Les commissions parlementaires commenceront à traiter le Message en janvier 2003 déjà. Les demandes de crédits devront ensuite être approuvées par les Chambres fédérales dans le courant de l'année. Si vous aviez un souhait à transmettre aux parlementaires, quel serait-il?

Egger: Toutes les réductions budgétaires et les économies devraient être transférées dans un fonds destiné à être réinvesti plus tard dans la formation, la recherche et la technologie. Comme ça, on ne pourrait pas faire d'économies sur le dos de la recherche. Bien sûr, c'est complètement utopique.

Rapp: J'aimerais demander deux choses aux élus. Premièrement, de supprimer le mécanisme de blocage des crédits appliqué dans le cadre du frein à l'endettement, car cela hypothèque les réformes proposées. Et, deuxièmement, de prendre plus au sérieux les réformes dans le cadre du processus de Bologne.

Schatz: Mon premier souci est également le blocage des crédits. Le deuxième est que, dans la mêlée politique, ce n'est pas forcément le meilleur qui gagne, mais souvent le plus fort.

Wirth: Les objectifs du Message devraient être conservés et les mesures pour l'encouragement de la relève mises en place.

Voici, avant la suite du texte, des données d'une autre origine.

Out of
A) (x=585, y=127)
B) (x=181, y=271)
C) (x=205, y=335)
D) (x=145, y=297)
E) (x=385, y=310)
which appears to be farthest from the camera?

Imhof: Le Message devrait permettre à notre pays d'occuper une position de premier plan dans la création de valeur et face à la concurrence. Il faudra voir quels sont les processus destructeurs de valeur, ceux qui permettent de préserver de la valeur et ceux en produisent. Seuls les derniers doivent nous intéresser.

Abplanalp: J'espère que les HES réussiront à utiliser les investissements pour les années 2004 à 2007 de façon si convaincante que les parlementaires nous accorderont sans hésiter plus de moyens dans le cadre du Message pour les années 2008 à 2011.

Diggelmann: Je souhaite que l'engagement et l'enthousiasme des derniers mois se prolongent à l'avenir et que la tendance actuelle au renforcement de la science se maintienne. Cela donne aux jeunes générations des raisons de croire à la place scientifique suisse. Le bien-être de la Suisse de demain en dépend.

Animation: Philippe Gagnebin
Rédaction: Almut Bonhage

 

Les participants à la table rond
   

Prof. Peter Abplanalp

  • Président de la direction de la Fachhochschule Nordwestschweiz à Soleure;
  • représente le professeur Angelo Rossi, président de la Conférence des HES, le pendant de la CRUS pour les hautes écoles spécialisées
   

Prof. Heidi Diggelmann

  • Présidente du Conseil de la recherche du Fonds national de la recherche scientifique;
  • jusqu'en 2001, directrice de l'Institut de microbiologie de la Faculté de médecine de l'Université de Lausanne, depuis lors professeur honoraire.
   

Philipp Egger

  • Directeur de la fondation Gebert Rüf, une importante fondation privée pour la promotion de la formation, de la recherche et de l'innovation;
  • membre du comité directeur de Swiss Foundations, une association de fondations donatrices en actives Suisse.
   

René Imhof

   

Prof. Jean-Marc Rapp

  • Président de la Conférence des recteurs des universités suisses (CRUS), qui rassemble les 10 universités et les deux EPF;
  • recteur de l'Université de Lausanne.
   

Prof. Gottfried Schatz

  • Président du Conseil suisse de la science et de la technologie du Conseil fédéral (CSST), l'organe consultatif pour les questions liées à la formation, à la recherche et à l'innovation;
  • professeur émérite de biochimie, dernière activité à ce titre au Biozentrum de Bâle.
   

Corina Wirth

  • Physicienne, doctorante et assistante à l'Institut de physiologie de l'Université de Berne;
  • membre du comité directeur d'Actionuni, une association nationale de jeunes chercheurs, et du comité directeur de l'association d'assistants de l'Université de Berne.